"He was corrupt when he took the oath of office. He was corrupt until the day he was arrested."
—Federal prosecutor Reid Schar at the sentencing of Rod Blagojevich, Dec. 7, 2011.
"My life is in ruins. … I have nobody to blame but myself for my stupidity."
—Blagojevich, pleading for mercy.
On Saturday, felonious former Gov. Rod Blagojevich turns 55. On Feb. 16, he surrenders to the Federal Bureau of Prisons. Around the start of 2024, barring the unexpected, he will return to society after completing the minimum 85 percent of his 14-year sentence.
The defrocked politician once proud of his boyish looks will be 67 years old.
U.S. District Judge James Zagel knew the math Wednesday when he handed Blagojevich that sentence. The judge spoke precisely at high noon, but not only to the convict in front of him. Over the course of a two-day sentencing hearing, Zagel gave a tutorial that the Illinois political class — elected officials, public employees and their insider pals — should take profoundly to heart.
Zagel explained why Blagojevich's crimes were so destructive. And by sentencing him to more than twice the 61/2 years Blagojevich's predecessor, George Ryan, is serving, Zagel made corruption a more serious crime than it previously has been in Illinois. He essentially told every other judge who hears these cases that, to curb this crime, penalties need to rise. Giving Blagojevich 14 years is a stiff precedent on which future judges can, and should, sentence the next crooked Illinois pols.
Zagel's most important lesson also is Blagojevich's worst penalty: If citizens have placed their public trust in you, then you can do to your life and your loved ones what this criminal freely chose to do to his. Corruption doesn't just happen; people who may have fine attributes, impressive resumes and substantial accomplishments make it happen. Exemplary fathers and mothers, career professionals, officials who have done many good things for the people they serve — these otherwise upstanding folks, not just thieving mopes, drive the Illinois culture of political sleaze.
Often, Zagel said, these perps may think their many good deeds more than offset their crimes. Not so. Zagel's acknowledged that, yes, as governor Blagojevich had acted for the good of others: "Every governor, even our worst, helps someone. … Very few criminals are all bad. … I am more concerned with the occasions when you wanted to use your powers to do things that were only good for yourself."
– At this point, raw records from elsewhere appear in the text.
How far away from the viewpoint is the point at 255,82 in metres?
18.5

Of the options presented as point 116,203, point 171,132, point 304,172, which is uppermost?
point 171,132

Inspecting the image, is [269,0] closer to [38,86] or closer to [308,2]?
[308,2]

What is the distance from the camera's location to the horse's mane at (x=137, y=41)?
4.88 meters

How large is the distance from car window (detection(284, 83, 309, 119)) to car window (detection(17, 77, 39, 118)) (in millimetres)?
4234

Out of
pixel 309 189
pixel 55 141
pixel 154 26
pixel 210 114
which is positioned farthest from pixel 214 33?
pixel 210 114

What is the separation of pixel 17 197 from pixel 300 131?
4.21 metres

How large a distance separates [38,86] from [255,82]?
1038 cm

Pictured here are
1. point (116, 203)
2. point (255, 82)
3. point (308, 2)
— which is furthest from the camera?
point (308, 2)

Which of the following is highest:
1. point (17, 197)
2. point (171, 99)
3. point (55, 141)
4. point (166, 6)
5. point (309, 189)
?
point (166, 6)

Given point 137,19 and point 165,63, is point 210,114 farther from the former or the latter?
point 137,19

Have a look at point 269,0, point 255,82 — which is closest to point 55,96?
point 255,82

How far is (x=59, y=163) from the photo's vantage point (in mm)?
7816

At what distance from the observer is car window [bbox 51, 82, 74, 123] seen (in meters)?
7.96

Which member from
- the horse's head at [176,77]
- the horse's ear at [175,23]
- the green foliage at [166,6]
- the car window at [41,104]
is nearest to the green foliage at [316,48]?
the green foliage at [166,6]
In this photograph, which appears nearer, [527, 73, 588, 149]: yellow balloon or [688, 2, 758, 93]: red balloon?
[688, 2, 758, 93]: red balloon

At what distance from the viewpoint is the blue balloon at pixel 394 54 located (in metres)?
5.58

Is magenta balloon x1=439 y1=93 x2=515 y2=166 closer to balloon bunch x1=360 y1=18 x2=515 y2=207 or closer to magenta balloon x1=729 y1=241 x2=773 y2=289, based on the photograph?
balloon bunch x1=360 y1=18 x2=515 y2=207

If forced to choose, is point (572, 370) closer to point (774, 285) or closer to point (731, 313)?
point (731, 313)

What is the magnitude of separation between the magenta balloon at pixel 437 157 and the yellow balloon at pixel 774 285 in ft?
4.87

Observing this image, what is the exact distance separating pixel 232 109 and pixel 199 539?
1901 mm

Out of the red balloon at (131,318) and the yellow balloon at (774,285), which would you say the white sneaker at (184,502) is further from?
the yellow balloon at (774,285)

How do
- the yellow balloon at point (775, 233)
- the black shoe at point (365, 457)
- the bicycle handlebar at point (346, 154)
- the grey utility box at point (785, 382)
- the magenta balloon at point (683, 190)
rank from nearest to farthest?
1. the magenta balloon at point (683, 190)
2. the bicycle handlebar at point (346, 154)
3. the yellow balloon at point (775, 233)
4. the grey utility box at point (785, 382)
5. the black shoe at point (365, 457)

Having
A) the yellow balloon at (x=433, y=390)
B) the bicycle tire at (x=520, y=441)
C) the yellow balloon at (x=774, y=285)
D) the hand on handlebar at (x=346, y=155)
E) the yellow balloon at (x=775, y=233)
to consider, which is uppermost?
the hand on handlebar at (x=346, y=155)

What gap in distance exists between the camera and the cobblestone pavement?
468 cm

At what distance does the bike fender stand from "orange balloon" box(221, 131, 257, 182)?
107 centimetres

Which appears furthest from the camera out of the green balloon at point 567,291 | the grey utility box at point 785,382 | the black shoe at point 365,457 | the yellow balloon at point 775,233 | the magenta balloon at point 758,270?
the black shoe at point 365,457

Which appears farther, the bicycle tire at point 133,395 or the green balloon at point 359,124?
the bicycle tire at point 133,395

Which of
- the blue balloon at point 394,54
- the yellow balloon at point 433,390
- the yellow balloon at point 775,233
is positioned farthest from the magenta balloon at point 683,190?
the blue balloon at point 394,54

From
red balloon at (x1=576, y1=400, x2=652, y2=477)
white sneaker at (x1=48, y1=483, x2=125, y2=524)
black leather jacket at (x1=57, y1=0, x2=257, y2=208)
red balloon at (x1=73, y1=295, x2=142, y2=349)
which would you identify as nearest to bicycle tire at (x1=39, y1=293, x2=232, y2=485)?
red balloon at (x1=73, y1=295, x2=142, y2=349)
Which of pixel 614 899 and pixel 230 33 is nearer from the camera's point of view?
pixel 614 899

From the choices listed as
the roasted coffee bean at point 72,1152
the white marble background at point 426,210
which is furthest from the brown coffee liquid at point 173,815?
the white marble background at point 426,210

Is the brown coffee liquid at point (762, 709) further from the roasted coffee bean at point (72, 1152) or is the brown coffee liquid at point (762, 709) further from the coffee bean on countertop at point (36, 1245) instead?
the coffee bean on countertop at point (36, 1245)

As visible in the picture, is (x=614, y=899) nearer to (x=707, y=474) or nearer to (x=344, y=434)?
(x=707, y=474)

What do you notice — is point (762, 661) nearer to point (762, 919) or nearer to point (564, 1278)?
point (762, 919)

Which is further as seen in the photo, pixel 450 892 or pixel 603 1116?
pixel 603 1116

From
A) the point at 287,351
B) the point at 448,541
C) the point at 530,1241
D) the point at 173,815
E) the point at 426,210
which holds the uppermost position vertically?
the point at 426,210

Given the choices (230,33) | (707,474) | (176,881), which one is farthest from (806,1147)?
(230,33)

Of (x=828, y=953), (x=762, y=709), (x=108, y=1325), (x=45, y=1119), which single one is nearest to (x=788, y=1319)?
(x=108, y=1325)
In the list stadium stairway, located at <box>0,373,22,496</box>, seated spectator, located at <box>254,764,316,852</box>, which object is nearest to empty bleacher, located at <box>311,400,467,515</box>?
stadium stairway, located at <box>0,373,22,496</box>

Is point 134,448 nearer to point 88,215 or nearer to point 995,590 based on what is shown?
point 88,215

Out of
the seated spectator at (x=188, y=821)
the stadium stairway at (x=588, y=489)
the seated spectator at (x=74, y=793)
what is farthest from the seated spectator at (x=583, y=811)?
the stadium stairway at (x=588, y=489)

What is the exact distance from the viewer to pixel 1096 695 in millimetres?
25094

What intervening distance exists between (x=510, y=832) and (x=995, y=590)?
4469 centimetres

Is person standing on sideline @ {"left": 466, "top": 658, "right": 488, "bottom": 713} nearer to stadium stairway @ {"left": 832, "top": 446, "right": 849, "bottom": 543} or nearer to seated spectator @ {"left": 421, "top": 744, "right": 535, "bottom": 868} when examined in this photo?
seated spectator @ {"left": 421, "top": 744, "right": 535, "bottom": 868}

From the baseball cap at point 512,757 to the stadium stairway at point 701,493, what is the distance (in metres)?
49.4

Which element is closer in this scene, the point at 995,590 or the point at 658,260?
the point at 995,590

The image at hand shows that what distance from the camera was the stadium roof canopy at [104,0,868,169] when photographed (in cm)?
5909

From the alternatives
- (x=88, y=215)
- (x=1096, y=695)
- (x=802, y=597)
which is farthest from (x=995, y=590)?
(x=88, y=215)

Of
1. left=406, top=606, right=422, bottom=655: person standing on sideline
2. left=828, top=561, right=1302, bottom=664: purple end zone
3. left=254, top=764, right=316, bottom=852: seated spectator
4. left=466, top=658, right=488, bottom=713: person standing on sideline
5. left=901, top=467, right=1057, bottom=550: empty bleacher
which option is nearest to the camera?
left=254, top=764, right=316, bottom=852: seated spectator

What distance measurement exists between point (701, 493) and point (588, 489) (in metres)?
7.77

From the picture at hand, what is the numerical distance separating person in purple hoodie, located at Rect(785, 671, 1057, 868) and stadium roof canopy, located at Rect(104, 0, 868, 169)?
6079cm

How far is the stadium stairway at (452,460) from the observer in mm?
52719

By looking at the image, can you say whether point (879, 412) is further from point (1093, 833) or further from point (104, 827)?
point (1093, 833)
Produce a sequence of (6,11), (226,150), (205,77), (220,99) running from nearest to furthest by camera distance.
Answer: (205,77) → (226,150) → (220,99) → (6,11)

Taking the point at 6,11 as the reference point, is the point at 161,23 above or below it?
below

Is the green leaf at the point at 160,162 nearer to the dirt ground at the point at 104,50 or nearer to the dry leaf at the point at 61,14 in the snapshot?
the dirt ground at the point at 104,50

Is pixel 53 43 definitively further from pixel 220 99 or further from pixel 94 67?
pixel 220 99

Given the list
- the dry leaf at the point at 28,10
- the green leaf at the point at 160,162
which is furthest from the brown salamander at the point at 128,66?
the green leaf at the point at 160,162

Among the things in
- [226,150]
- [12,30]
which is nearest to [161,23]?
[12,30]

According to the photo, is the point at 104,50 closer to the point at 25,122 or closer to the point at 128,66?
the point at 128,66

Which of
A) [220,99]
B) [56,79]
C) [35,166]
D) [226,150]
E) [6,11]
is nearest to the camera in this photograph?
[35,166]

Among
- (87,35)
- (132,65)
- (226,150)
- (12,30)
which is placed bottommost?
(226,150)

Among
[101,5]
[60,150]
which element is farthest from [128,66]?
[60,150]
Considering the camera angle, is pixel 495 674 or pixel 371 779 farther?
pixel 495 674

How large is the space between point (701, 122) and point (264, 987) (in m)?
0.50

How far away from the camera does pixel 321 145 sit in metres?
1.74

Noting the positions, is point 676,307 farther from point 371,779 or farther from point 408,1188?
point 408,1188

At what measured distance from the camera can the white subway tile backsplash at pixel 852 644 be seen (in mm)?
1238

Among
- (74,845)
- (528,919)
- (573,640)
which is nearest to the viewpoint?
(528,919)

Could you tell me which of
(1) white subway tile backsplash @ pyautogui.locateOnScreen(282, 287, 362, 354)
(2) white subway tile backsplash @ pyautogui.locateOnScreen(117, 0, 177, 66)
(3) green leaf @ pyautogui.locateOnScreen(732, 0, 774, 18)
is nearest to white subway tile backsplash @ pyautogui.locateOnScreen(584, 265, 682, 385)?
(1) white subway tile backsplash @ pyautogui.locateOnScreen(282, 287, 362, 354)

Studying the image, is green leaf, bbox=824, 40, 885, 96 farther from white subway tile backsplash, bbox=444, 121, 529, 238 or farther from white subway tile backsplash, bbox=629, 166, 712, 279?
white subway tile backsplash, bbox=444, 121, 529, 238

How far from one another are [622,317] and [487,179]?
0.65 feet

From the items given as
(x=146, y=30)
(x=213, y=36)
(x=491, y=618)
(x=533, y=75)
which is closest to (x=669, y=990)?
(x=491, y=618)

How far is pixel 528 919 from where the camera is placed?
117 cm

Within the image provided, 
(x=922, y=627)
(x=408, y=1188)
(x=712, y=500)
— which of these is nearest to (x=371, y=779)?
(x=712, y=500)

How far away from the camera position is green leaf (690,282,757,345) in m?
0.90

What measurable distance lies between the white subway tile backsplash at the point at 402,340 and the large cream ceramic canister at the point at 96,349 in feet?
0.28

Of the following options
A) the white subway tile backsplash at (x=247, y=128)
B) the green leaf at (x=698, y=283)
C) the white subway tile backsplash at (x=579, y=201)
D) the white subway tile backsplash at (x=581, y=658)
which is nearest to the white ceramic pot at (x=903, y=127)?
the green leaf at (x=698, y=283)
That cold truth — your achievements don't ameliorate your sins, so don't even try that defense — undercuts a core tenet of the political class of Illinois. Just as Ryan's conviction in 2006 debunked the unwritten Illinois dictum that what may look like corruption is really "just politics."
Zagel offered other lessons to those who exploit public office for personal advantage:
• You say you weren't the organizer? Corruption was all around you? Is that so? Then let's see where the benefits flowed. Zagel more than once cited Blagojevich's own words and his demanding tone on FBI recordings as proof of the obvious: Blagojevich was interested in helping Blagojevich. The then-governor's aides and advisers didn't walk him along a criminal path, Zagel said. "He marched them."
• Your acts didn't really hurt anyone, or hurt Illinois? The harm in this case, Zagel said, isn't measured in the value of money or property. "The harm is the erosion of public trust in government." When a governor goes bad, he damages a system that relies on the willing participation of its citizens. "You," Zagel said, looking at Blagojevich, "did that damage."
• If you're caught, you'll be charming? Persuasive? You'll talk your way out of it? Probably not. Schemes emerge from conversations, and government intercepts of conversations are all but irrefutable evidence. And as Zagel noted, this defendant's efforts to influence the jury pool by proclaiming his innocence only hurt him. Same for his protestations that he hadn't meant all those recorded words, and that he was manipulated by others. As a rule, the truth will out.
• It can't happen to you but if it does, hey, public officials get light sentences? Maybe in the past, but not any more. Zagel spoke Tuesday in generalities about the need for tougher penalties to discourage corruption. And on Wednesday he handed 14 years to a man whose path had led from Northwestern University to Pepperdine Law to a job as a Cook County prosecutor to the Illinois General Assembly to the Congress to the governorship of Illinois.
Blagojevich is dead-right. His until now privileged life is in ruins. He has no one but himself to blame.
And as other judges realize that Zagel has blazed a new trail — that there is no going back to gentlemen's sentences for gentlemen who commit public corruption — more stiff sentences likely will put more lives in ruins.
Until now, serious prison time is a potential deterrent rarely imposed in Illinois. With the 101/2 years that U.S. District Judge Amy St. Eve handed to political fixer Antoin "Tony" Rezko two weeks ago, and now the 14 years Zagel handed to Blagojevich, maybe the pols, the public officials and their pals will think twice.
About what? We hope they'll think about what the phrase "public service" truly means.